Der Vertrieb beider Fonds soll laut ThomasLloyd sowohl durch einen hauseigenen Spezialvertrieb mit bankähnlichem Charakter als auch durch qualifizierte externe Finanzdienstleister erfolgen.

Schwäche – Fonds 2 kann durch die sehr niedrige Sparrate ungeeignete Anleger ansprechen.

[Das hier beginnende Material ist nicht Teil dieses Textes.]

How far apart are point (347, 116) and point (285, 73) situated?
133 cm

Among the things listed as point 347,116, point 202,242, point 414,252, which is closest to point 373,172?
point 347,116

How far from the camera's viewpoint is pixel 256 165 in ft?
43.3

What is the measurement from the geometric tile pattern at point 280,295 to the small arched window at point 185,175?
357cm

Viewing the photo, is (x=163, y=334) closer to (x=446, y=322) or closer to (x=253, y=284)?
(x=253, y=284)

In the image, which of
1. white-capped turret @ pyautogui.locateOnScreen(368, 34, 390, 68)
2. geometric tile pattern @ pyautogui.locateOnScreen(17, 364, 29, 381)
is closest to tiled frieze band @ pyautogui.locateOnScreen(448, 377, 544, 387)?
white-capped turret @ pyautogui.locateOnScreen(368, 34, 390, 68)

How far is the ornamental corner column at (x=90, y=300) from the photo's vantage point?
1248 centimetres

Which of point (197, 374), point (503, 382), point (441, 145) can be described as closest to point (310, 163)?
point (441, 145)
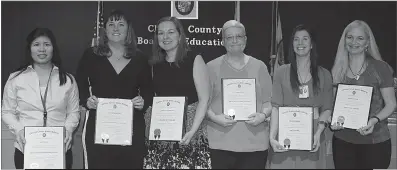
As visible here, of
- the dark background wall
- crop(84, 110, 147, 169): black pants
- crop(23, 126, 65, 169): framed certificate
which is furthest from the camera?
the dark background wall

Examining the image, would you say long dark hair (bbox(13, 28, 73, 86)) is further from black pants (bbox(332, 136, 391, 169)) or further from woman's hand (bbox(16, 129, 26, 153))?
black pants (bbox(332, 136, 391, 169))

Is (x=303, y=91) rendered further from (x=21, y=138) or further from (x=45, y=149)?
(x=21, y=138)

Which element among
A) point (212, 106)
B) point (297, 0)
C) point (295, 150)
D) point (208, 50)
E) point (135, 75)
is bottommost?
point (295, 150)

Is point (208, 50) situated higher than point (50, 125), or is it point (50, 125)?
point (208, 50)

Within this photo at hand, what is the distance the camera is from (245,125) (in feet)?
10.1

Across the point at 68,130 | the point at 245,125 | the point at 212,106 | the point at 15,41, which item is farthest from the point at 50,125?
the point at 245,125

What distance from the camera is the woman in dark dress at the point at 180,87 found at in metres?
2.99

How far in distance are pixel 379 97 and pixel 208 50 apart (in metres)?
1.28

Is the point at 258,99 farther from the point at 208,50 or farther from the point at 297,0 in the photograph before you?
the point at 297,0

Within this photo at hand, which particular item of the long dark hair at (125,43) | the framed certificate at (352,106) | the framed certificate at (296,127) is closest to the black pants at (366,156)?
the framed certificate at (352,106)

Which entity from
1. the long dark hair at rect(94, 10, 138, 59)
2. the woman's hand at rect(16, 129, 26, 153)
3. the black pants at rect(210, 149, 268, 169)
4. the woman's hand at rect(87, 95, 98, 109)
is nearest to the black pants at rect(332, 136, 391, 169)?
the black pants at rect(210, 149, 268, 169)

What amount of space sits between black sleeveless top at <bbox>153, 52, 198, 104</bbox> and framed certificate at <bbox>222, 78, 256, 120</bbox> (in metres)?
0.22

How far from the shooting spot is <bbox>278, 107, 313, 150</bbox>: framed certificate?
9.73 ft

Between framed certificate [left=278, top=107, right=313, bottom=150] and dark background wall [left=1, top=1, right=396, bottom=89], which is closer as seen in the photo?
framed certificate [left=278, top=107, right=313, bottom=150]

Stärken – Der eingeschränkte Blind-Pool-Charakter von Fonds 1 bezeugt die Qualität des Investmentansatzes. Hohe Mindestanlagesumme bei Fonds 1 sorgt für eine gehobene Klientel.

Summa summarum

halte ich die Fonds „Cleantech Infrastrukturgesellschaft und Zweite Cleantech Infrastrukturgesellschaft“ des Initiators ThomasLloyd, London, für hervorragend. Die Welt der alternativen Energien und sauberen Technologien ist im Wandel. Wer hier sinnvolle Konzepte von straff geführten Unternehmen identifizieren und noch die notwendige Lobby-Arbeit leisten kann, dem eröffnen sich außerordentliche Chancen. Das Marktumfeld ist dementsprechend spannend, den großen Chancen stehen entsprechende Risiken gegenüber. ThomasLloyd kann beweisen, daß zumindest bisher bereits sehr gute Arbeit geleistet wurde. In meinen Augen verdient der Fonds eine Bewertung mit „hervorragend“ (1+).

[1] Diese und alle weiteren Quellenangaben finden Sie auf www.werteanalysen.de. Geben Sie dazu im Suchfeld #463 ein.